Задание 1 -> Что, согласно тексту об истории церковной гимнографии, последовало за периодом наибольшего цветения нашего богослужения?
Задание 2 -> Опираясь на текст об истории церковной гимнографии, объясните, каким образом Церковь развивается и при этом не изменяется.

Исходный текст ->
Общие Выводы из Истории Церковной

Гимнографии.

Из сказанного об историческом развитии нашего церков­ного песнетворчества следует сделать некоторые выводы. Цер­ковь, как Бого-человеческое Тело, живет и развивается в сво­их временных формах, не изменяясь по своей божественной природе. Развитие богослужебного устава и умножение празд­ников в память святых или явленных икон нашло себе среди церковных витий достойных прославителей. Формы этого бо­гослужебного прославления не появились все вдруг и не оста­лись неизменными в течение веков. Церковь усвоила некото­рые формы и многие образы церковного творчества. И здесь, в истории формации нашего богослужения, как в области музы­ки, так и поэзии, замечается свой процесс развития. От форм более примитивных дошли до большего цветения, после кото­рого начался период упрощения и упадка. Творчески плодо­творным наше церковное искусство никогда не было. От при­митивов дошли до классических форм, после чего началось увядание, подражание и, что еще печальнее, декадентство.

Фрагмент данных ->
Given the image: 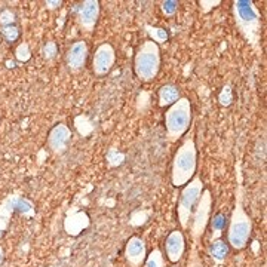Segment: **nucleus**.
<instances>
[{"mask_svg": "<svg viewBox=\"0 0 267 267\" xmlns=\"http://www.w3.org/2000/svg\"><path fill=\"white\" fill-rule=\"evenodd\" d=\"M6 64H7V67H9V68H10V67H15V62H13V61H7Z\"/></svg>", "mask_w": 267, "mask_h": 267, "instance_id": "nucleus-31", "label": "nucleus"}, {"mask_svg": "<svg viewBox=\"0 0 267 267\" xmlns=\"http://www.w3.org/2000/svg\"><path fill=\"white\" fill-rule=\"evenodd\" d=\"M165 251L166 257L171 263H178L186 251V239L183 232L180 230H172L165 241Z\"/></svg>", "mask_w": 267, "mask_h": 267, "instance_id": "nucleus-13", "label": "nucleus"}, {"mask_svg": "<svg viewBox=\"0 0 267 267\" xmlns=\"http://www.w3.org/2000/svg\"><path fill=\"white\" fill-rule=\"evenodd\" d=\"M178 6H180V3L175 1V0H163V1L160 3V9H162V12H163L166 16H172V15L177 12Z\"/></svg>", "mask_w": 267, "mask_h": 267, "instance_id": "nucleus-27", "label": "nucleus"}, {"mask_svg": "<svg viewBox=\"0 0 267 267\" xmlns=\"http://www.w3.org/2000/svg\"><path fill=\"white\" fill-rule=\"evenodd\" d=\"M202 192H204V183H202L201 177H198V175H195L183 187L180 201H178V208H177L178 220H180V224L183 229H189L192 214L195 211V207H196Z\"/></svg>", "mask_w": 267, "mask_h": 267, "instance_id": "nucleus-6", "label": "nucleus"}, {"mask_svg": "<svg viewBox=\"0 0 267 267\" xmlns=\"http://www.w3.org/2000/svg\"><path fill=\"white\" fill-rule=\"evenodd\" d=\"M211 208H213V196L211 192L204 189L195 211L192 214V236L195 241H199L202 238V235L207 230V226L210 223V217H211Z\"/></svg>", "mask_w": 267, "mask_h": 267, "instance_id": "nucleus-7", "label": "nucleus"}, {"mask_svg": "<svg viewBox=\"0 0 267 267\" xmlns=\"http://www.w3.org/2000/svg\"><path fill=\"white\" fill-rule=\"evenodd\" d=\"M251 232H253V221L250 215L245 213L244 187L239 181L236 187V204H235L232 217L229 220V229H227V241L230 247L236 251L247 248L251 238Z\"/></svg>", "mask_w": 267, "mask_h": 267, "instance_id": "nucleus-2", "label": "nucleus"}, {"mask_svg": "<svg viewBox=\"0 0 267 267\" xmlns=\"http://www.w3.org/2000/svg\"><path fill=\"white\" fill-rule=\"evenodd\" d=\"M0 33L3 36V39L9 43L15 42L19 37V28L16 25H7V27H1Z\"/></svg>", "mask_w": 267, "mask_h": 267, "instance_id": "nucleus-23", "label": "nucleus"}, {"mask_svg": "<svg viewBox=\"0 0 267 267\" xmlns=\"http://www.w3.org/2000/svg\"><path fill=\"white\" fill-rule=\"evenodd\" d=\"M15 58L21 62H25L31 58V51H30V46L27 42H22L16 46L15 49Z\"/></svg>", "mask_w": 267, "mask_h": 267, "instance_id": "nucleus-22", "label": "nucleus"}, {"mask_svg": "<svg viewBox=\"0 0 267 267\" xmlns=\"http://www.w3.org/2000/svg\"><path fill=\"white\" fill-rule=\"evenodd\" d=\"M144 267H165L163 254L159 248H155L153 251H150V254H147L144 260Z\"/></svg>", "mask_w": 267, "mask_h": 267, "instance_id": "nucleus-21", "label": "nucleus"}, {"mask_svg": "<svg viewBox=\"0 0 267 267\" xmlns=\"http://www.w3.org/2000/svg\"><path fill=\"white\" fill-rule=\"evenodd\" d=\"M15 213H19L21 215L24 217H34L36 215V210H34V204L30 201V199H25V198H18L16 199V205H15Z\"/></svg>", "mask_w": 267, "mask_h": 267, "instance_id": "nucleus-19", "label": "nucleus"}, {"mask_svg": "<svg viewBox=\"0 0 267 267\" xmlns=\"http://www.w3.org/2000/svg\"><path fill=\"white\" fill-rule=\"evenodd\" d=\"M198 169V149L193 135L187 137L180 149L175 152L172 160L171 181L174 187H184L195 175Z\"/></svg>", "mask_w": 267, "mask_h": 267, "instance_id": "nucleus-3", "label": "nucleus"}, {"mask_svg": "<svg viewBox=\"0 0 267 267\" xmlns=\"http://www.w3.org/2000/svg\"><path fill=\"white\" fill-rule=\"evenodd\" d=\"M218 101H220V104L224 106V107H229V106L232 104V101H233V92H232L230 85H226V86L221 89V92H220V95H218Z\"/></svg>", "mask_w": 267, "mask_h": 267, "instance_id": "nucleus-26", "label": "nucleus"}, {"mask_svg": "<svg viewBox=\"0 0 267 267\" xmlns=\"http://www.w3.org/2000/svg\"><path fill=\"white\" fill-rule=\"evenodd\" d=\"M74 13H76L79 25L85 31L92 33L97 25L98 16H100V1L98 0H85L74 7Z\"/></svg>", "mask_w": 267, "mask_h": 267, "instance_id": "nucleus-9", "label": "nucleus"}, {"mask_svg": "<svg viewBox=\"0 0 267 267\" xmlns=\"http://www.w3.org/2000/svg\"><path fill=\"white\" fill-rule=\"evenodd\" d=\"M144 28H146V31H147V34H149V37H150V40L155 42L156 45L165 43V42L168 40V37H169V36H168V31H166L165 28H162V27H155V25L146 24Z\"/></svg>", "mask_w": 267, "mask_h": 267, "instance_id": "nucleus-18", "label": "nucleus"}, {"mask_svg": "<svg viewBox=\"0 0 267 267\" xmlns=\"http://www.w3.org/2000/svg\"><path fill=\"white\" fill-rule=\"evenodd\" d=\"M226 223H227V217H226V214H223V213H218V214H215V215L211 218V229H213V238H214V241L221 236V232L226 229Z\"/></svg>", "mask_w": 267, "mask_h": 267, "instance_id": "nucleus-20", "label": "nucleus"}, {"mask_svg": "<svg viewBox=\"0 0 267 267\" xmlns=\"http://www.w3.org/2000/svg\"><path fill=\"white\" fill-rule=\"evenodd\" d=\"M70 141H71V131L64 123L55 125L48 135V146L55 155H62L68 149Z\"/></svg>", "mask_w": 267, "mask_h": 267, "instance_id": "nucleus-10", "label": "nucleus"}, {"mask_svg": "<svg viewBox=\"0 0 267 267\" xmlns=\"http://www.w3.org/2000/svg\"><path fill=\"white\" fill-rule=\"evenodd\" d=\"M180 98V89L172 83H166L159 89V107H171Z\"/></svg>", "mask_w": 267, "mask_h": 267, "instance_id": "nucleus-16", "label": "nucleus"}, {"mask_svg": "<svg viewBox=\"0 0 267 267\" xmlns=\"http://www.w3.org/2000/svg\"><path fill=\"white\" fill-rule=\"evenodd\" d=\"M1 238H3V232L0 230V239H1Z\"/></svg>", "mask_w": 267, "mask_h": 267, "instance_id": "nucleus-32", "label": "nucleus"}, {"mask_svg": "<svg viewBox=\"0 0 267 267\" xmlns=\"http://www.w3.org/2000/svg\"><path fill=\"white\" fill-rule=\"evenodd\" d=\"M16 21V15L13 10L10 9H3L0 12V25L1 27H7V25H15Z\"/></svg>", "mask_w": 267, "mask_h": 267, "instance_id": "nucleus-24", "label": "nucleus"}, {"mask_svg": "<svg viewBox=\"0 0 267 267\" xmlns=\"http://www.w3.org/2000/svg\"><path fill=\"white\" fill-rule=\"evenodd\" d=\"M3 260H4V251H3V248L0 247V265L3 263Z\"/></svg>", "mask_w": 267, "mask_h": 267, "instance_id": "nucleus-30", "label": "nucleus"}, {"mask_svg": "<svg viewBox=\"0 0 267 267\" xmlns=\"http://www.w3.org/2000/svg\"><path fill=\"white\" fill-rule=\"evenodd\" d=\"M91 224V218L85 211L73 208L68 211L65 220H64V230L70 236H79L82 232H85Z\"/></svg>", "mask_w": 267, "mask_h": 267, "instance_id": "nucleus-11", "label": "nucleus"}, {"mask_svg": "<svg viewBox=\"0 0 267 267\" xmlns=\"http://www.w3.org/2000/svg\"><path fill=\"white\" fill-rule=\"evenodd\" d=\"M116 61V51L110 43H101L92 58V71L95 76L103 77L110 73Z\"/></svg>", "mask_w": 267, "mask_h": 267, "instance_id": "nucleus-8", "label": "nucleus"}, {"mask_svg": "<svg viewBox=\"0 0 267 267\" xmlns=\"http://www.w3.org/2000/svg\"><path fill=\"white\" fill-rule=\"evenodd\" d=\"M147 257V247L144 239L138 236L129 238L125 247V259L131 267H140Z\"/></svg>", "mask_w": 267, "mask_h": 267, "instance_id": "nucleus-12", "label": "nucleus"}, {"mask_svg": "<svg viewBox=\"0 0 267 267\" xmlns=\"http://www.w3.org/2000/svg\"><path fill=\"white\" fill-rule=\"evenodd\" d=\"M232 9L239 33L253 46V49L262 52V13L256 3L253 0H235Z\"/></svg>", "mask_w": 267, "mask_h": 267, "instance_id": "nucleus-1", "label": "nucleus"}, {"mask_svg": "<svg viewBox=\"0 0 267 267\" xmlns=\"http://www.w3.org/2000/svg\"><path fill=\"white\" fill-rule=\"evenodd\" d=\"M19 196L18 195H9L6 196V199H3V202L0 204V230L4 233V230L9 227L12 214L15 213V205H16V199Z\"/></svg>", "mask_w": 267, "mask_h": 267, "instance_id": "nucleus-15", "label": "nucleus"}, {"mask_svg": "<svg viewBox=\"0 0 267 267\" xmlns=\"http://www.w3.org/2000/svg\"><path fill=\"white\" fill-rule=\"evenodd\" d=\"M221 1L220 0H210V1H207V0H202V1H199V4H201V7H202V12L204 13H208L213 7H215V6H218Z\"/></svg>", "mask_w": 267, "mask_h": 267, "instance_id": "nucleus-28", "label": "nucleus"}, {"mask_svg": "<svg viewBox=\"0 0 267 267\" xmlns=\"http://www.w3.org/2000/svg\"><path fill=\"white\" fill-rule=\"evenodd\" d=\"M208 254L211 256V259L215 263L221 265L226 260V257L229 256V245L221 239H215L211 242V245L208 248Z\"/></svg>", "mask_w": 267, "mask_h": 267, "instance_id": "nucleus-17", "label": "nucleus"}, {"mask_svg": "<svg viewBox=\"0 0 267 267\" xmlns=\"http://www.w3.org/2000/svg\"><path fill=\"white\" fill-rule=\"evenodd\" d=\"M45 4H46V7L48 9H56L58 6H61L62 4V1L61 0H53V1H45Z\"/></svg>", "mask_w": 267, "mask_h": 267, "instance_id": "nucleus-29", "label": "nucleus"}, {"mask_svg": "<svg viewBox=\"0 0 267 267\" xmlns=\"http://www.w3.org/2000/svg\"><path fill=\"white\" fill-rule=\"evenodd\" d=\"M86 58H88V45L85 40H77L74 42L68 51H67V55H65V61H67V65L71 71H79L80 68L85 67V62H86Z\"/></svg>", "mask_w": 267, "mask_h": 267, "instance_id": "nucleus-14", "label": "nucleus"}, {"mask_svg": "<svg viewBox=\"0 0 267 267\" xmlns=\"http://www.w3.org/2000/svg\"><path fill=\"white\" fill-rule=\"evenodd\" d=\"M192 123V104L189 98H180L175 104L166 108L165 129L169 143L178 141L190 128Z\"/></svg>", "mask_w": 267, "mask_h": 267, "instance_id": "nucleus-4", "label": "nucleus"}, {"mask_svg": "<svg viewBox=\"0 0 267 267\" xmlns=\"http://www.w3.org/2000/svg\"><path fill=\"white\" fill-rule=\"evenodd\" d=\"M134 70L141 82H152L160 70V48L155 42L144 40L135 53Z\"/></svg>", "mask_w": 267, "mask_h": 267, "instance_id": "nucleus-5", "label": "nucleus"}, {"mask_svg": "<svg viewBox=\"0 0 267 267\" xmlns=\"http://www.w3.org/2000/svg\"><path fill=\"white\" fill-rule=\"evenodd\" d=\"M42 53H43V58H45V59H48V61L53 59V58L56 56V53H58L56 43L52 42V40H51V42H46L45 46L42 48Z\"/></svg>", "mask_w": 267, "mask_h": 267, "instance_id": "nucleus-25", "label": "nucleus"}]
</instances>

Ответ 1 -> Период упрощения и упадка.

Ответ 2 -> Церковь как Бого-человеческое Тело живет и развивается в своих временных формах. Ее божественная природа при этом остается неизменной.